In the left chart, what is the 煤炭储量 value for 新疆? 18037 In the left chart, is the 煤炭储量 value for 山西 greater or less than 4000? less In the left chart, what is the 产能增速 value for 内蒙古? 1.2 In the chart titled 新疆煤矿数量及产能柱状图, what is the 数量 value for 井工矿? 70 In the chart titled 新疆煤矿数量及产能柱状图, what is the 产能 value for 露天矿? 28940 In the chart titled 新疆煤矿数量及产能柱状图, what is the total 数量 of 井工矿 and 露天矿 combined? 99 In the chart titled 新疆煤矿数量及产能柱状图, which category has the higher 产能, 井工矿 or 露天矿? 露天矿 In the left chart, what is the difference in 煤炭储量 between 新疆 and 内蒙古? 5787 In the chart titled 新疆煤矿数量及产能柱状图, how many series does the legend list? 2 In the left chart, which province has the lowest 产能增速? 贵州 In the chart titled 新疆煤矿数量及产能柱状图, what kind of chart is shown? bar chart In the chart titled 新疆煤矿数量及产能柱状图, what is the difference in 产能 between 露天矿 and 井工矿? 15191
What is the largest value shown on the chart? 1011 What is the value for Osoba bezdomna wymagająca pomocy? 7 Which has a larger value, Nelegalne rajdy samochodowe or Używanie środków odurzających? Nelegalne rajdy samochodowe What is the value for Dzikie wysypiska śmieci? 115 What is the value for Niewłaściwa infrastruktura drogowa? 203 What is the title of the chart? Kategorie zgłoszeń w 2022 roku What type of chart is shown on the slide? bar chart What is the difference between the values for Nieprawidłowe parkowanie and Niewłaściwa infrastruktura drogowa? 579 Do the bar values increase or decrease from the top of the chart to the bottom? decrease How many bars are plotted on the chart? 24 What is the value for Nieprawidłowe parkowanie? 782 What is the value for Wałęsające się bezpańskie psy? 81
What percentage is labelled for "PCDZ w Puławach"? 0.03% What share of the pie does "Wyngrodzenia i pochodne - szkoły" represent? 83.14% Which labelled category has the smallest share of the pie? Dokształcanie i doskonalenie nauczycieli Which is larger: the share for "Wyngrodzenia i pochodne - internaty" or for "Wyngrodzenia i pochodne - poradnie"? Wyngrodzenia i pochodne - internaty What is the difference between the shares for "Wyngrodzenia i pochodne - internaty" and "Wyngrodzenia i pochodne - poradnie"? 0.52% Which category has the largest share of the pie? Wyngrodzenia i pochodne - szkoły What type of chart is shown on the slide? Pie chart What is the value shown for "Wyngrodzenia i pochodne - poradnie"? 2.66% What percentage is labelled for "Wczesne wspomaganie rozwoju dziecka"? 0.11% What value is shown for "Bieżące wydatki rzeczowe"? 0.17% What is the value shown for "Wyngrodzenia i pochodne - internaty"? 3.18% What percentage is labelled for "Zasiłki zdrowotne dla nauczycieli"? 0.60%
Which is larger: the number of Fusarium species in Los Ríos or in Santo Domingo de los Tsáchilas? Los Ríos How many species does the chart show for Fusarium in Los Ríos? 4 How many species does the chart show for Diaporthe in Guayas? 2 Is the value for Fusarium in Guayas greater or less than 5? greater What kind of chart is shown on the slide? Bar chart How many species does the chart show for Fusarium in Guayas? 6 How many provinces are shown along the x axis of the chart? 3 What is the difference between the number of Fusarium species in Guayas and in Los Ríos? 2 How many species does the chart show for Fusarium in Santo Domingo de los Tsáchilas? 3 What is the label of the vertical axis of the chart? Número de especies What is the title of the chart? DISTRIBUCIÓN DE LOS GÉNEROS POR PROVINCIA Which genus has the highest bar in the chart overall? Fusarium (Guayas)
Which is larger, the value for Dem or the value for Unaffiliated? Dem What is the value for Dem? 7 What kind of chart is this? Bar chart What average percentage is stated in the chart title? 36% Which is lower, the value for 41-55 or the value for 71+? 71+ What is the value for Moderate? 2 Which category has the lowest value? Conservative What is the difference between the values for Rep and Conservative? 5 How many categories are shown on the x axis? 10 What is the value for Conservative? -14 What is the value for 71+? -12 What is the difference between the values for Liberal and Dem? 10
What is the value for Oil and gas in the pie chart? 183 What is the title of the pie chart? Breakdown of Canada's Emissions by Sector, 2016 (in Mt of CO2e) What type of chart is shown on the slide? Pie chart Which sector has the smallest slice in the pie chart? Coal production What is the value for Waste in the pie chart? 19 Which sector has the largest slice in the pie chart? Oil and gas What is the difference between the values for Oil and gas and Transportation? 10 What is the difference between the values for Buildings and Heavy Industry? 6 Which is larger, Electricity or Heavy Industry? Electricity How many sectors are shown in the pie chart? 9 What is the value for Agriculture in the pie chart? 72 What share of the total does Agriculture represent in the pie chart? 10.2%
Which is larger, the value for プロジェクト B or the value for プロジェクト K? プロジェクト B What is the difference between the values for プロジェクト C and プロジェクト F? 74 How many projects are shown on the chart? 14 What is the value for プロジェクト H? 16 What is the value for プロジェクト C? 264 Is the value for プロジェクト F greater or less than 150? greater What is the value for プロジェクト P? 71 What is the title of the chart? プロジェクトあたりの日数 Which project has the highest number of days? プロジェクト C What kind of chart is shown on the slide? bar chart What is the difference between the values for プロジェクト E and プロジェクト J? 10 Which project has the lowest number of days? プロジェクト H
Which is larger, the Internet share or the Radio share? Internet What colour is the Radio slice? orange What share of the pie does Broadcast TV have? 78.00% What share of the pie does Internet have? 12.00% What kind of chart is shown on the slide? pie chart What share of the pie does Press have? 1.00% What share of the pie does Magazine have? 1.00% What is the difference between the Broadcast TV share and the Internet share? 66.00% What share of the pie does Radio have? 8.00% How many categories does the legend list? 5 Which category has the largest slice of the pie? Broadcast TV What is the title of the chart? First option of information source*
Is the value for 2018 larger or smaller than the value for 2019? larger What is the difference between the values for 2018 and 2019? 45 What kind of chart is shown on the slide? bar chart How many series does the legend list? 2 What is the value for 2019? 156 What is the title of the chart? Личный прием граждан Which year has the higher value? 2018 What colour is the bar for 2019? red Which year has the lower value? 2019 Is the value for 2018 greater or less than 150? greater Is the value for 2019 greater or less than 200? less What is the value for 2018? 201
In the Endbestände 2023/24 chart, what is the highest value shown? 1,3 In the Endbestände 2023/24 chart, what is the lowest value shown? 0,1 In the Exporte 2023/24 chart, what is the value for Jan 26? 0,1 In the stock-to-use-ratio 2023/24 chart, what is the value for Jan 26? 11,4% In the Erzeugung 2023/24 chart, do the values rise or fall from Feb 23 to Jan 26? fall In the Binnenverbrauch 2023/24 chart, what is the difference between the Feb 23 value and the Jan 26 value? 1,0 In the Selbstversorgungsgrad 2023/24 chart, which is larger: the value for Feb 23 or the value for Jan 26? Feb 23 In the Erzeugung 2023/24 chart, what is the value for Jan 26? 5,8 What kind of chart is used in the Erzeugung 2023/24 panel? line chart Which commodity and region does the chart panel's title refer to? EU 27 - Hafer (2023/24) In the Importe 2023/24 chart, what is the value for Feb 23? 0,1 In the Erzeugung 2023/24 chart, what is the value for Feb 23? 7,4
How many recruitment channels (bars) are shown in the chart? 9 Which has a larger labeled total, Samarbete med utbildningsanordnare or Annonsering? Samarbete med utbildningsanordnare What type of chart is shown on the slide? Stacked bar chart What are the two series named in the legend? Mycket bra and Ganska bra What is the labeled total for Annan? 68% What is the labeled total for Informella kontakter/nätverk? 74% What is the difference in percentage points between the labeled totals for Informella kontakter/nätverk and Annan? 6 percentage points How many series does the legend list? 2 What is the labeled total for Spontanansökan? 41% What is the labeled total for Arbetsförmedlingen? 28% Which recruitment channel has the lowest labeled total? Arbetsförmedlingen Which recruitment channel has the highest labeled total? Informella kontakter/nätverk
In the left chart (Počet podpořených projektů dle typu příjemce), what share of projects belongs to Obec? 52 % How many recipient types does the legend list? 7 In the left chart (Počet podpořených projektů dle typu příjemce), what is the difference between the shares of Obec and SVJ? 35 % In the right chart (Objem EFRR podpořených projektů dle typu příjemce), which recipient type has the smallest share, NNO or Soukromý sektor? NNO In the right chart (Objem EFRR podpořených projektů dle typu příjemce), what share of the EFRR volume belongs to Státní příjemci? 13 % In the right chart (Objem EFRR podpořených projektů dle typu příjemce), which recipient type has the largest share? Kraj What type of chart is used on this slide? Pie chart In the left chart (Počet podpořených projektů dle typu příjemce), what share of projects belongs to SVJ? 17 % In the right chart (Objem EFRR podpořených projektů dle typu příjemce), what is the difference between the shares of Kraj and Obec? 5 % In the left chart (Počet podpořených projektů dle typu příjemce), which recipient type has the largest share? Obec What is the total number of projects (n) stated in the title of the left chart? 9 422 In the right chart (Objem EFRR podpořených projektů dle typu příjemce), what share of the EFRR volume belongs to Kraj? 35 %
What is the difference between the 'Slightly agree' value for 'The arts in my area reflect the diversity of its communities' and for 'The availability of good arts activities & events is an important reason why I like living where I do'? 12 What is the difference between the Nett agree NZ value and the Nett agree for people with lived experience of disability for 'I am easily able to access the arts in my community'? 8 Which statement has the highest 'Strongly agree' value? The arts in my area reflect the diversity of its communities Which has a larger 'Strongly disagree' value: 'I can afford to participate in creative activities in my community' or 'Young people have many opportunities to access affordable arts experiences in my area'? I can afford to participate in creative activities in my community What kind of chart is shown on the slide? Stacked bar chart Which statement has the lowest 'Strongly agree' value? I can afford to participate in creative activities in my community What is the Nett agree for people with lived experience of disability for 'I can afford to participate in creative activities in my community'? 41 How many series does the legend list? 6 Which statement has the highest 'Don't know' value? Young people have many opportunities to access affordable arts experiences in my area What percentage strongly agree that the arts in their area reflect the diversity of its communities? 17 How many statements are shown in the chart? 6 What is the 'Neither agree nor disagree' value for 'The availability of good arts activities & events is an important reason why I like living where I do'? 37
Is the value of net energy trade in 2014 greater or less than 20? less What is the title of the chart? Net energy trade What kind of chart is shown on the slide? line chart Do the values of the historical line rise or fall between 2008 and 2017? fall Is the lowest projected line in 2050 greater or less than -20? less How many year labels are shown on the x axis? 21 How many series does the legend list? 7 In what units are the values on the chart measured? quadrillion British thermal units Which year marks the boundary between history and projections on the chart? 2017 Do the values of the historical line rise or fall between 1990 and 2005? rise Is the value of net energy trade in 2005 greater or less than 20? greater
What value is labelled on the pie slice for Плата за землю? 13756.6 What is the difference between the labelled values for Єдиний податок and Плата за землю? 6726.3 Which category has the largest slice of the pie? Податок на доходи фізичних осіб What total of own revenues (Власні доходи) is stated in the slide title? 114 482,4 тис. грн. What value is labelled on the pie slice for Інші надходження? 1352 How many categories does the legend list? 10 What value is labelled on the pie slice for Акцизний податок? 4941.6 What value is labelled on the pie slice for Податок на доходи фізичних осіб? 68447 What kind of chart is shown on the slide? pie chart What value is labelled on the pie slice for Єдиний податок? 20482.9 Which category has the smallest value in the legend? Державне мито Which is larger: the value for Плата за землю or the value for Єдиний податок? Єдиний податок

- - - - - - -

## Descripción del ejercicio:
Extrae de los registros cada línea que contenga la palabra "fall". Distingue entre mayúsculas y minúsculas.

## Resultado obtenido:
In the Endbestände 2023/24 chart, what is the highest value shown? 1,3 In the Endbestände 2023/24 chart, what is the lowest value shown? 0,1 In the Exporte 2023/24 chart, what is the value for Jan 26? 0,1 In the stock-to-use-ratio 2023/24 chart, what is the value for Jan 26? 11,4% In the Erzeugung 2023/24 chart, do the values rise or fall from Feb 23 to Jan 26? fall In the Binnenverbrauch 2023/24 chart, what is the difference between the Feb 23 value and the Jan 26 value? 1,0 In the Selbstversorgungsgrad 2023/24 chart, which is larger: the value for Feb 23 or the value for Jan 26? Feb 23 In the Erzeugung 2023/24 chart, what is the value for Jan 26? 5,8 What kind of chart is used in the Erzeugung 2023/24 panel? line chart Which commodity and region does the chart panel's title refer to? EU 27 - Hafer (2023/24) In the Importe 2023/24 chart, what is the value for Feb 23? 0,1 In the Erzeugung 2023/24 chart, what is the value for Feb 23? 7,4
Is the value of net energy trade in 2014 greater or less than 20? less What is the title of the chart? Net energy trade What kind of chart is shown on the slide? line chart Do the values of the historical line rise or fall between 2008 and 2017? fall Is the lowest projected line in 2050 greater or less than -20? less How many year labels are shown on the x axis? 21 How many series does the legend list? 7 In what units are the values on the chart measured? quadrillion British thermal units Which year marks the boundary between history and projections on the chart? 2017 Do the values of the historical line rise or fall between 1990 and 2005? rise Is the value of net energy trade in 2005 greater or less than 20? greater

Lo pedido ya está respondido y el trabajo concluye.